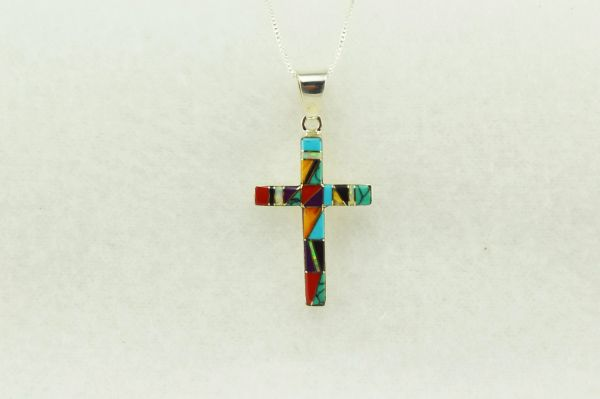"Sterling silver multi color inlay cross pendant with sterling silver 18"" figaro chain. N217"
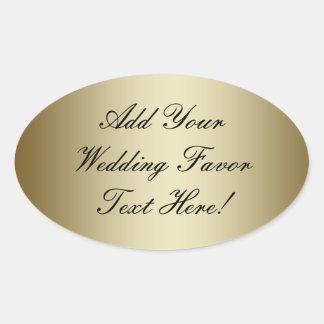あなた自身の金ゴールドの結婚式の引き出物を作って下さい 楕円形シール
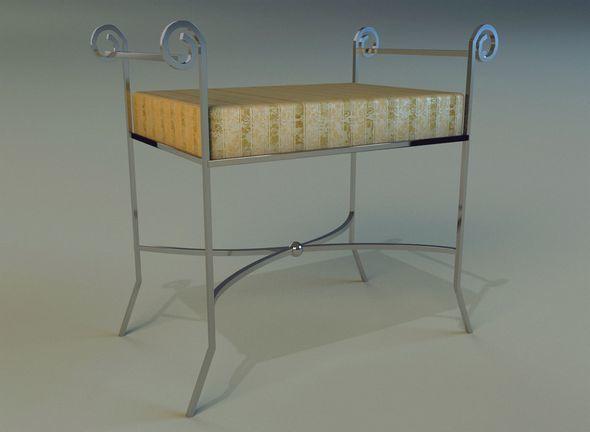 Banquette classic - 3DOcean Item for Sale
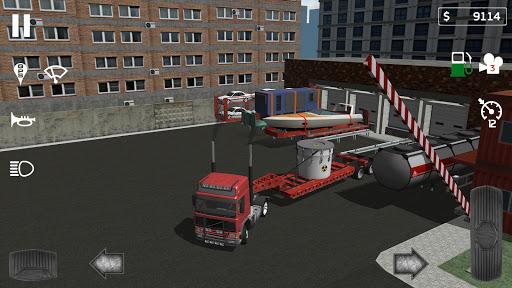 Code Triche Cargo Transport Simulator (Astuce) APK MOD screenshots 2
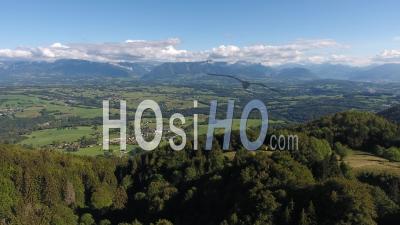 Massif Du Saleve - Haute-Savoie - Video Drone Footage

*Problem details*. The material is to be written out word for word, and the pictures are to be left out.

*Exercise result*.
"Sterling silver multi color inlay cross pendant with sterling silver 18"" figaro chain. N217"
あなた自身の金ゴールドの結婚式の引き出物を作って下さい 楕円形シール
 Banquette classic - 3DOcean Item for Sale
 Code Triche Cargo Transport Simulator (Astuce) APK MOD screenshots 2
 Massif Du Saleve - Haute-Savoie - Video Drone Footage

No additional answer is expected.